Na próxima terça-feira será o aniversário da destruição de três dos quatro gasodutos Nord Stream 1 e 2 pela administração Biden. Tenho coisas a acrescentar sobre isso, mas teremos que esperar. Porque? Porque a guerra entre a Rússia e a Ucrânia, na qual a Casa Branca continua a rejeitar qualquer conversa sobre um cessar-fogo, está num ponto de viragem.

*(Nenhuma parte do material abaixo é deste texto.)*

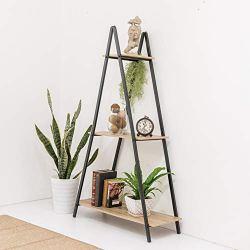 C-Hopetree A Frame Book Shelf Ladder Multipurpos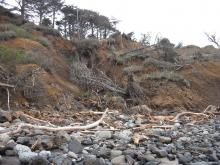 There is a stream falling down this hillside.  The land continues to slide down, taking trees with it.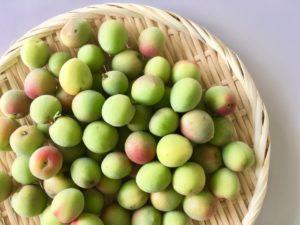健康や美肌によい梅の効果&効能とは?
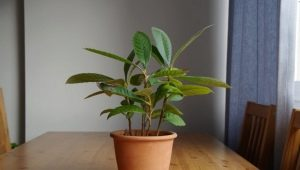 Как вырастить дерево мушмула в домашних условиях?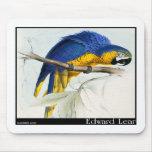 Macaw azul y amarillo tapete de ratones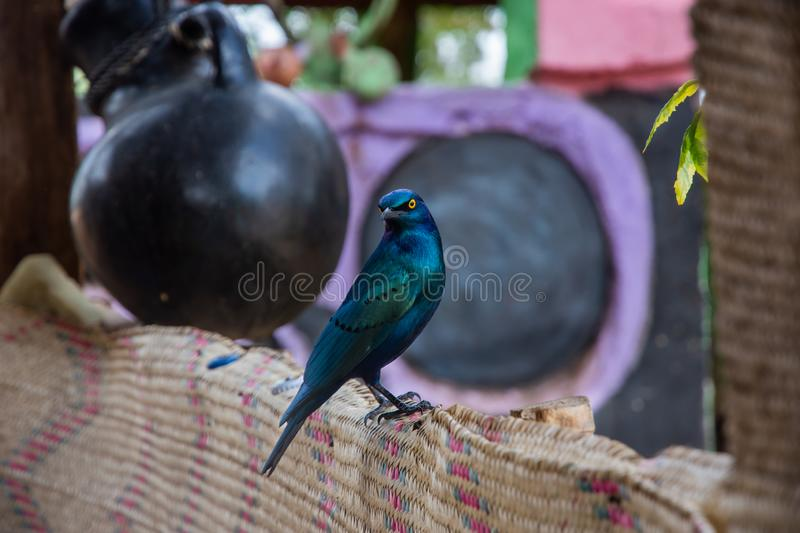 Beautiful Greater blue-eared starling bird, Ethiopia. Wildlife, nature, feather, animal, african, beak, yellow, eyes, fauna, fence, south, birds, avian stock photography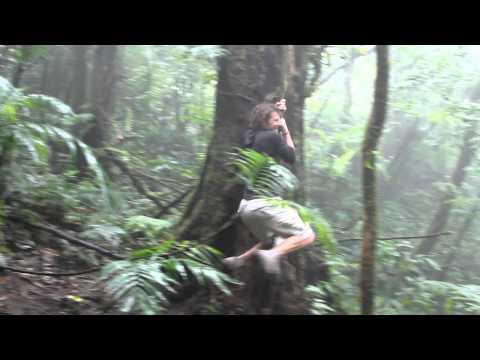 Swinging from vine in Nicaragua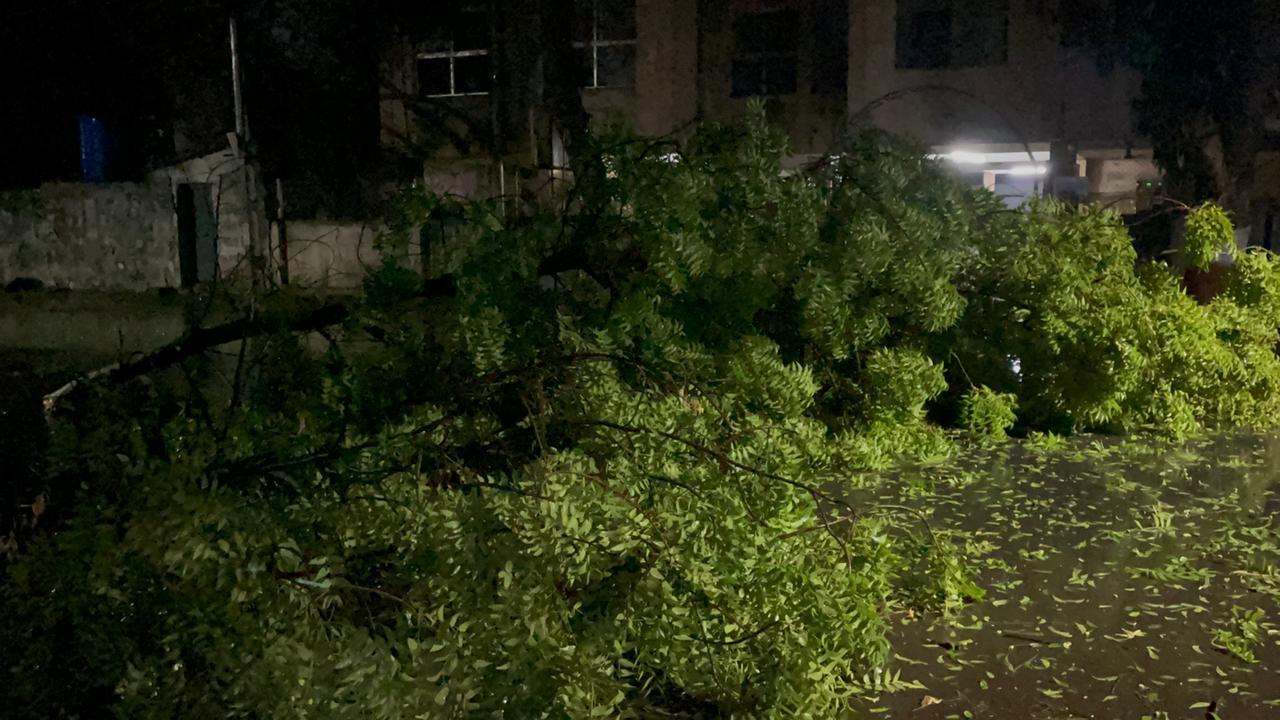 રાજકોટમાં તાઉ-તે વાવાઝોડાને કારણે વરસાદ સાથે ભારે પવન ફૂંકાતાં વીજપુરવઠો ખોરવાયો, વૃક્ષ ધરાશાયી, અનેક જગ્યાએ લાઇટ ડૂલ|રાજકોટ,Rajkot - Divya Bhaskar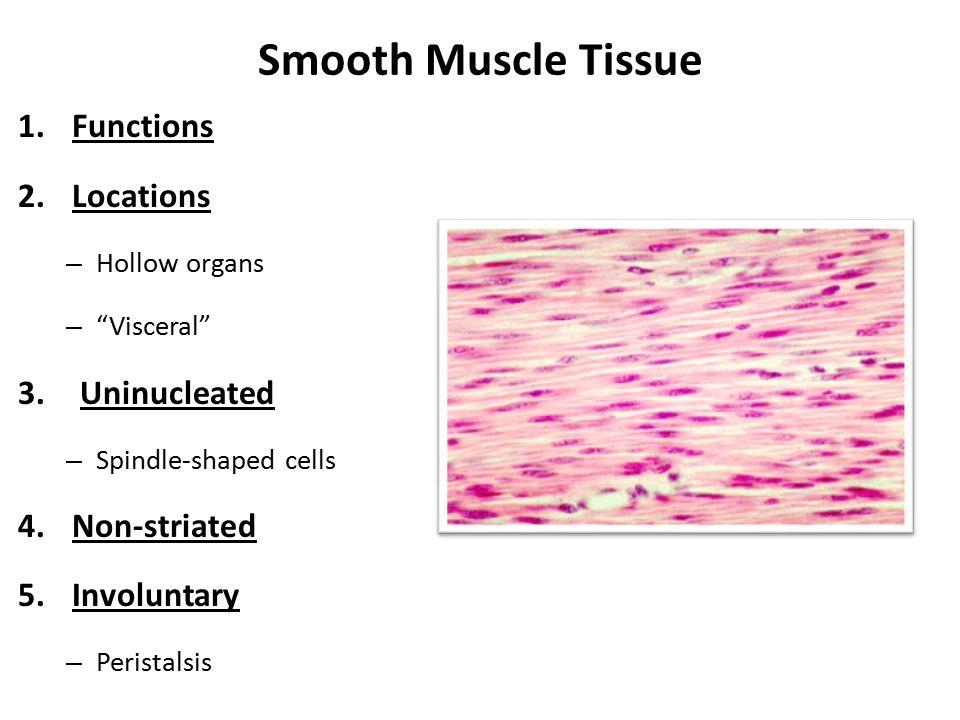 Muscle Tissue Function Essay Academic Writing Service Jchomeworkbuzu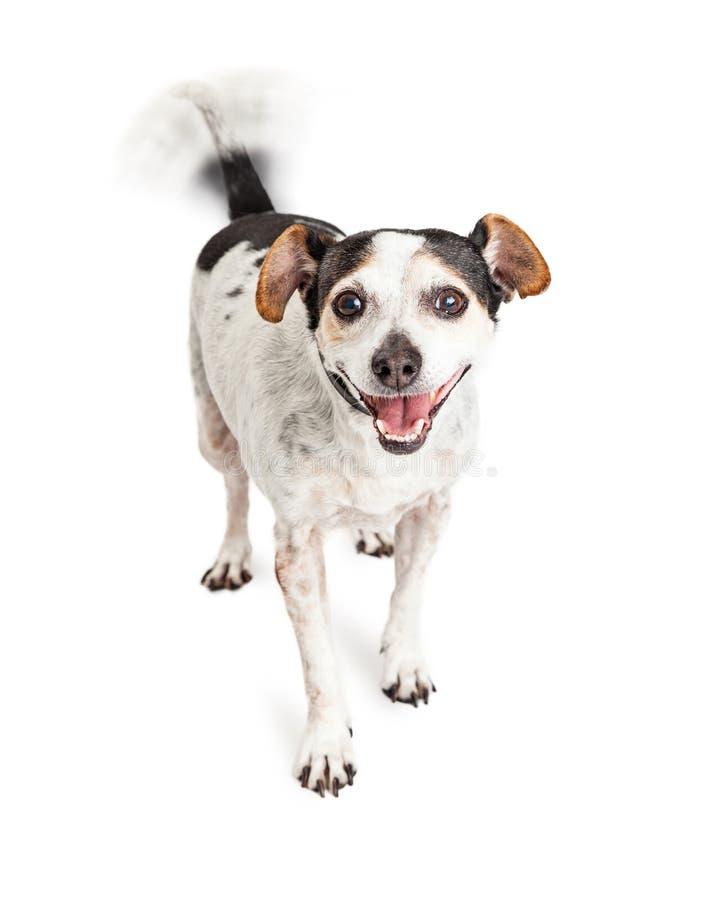 Glücklicher Kreuzungs-Hund, der Endstück wedelt stockfotos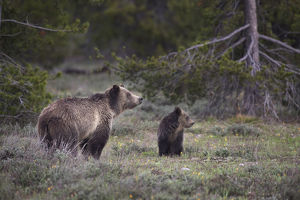 usa/usa wyoming grand teton national park sow grizzly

Há membros seniores da comunidade de inteligência dos EUA que, com base em relatórios de campo e informações técnicas, acreditam que os desmoralizados militares ucranianos desistiram da possibilidade de ultrapassar as três linhas de defesa russas, onde há uma grande presença de minas, e de trazendo a guerra para a Crimeia e as quatro províncias que a Rússia capturou e anexou. A realidade é que o desgastado exército de Volodymyr Zelensky já não tem qualquer hipótese de vencer.
A guerra continua, disse-me um funcionário com acesso à inteligência atual, porque Zelensky insiste que ela deve continuar. Nem na sua sede nem na Casa Branca de Biden se fala em cessar-fogo, nem há interesse em conversações que possam pôr fim à matança. “É tudo mentira”, disse o responsável, referindo-se às alegações ucranianas de progresso gradual numa ofensiva que sofreu perdas surpreendentes enquanto ganhava terreno em algumas áreas dispersas que os militares ucranianos medem em metros por semana.
“Sejamos claros”, disse o responsável: “Putin cometeu um ato estúpido e autodestrutivo ao iniciar a guerra. “Ele pensava que tinha poderes mágicos e que tudo o que ele queria se tornaria realidade.” O ataque inicial da Rússia, acrescentou o responsável, foi mal planeado, insuficientemente tripulado e causou perdas desnecessárias. “Seus generais mentiram para ele e ele começou a guerra sem logística, sem forma de reabastecer suas tropas.” Muitos dos generais infratores foram sumariamente demitidos.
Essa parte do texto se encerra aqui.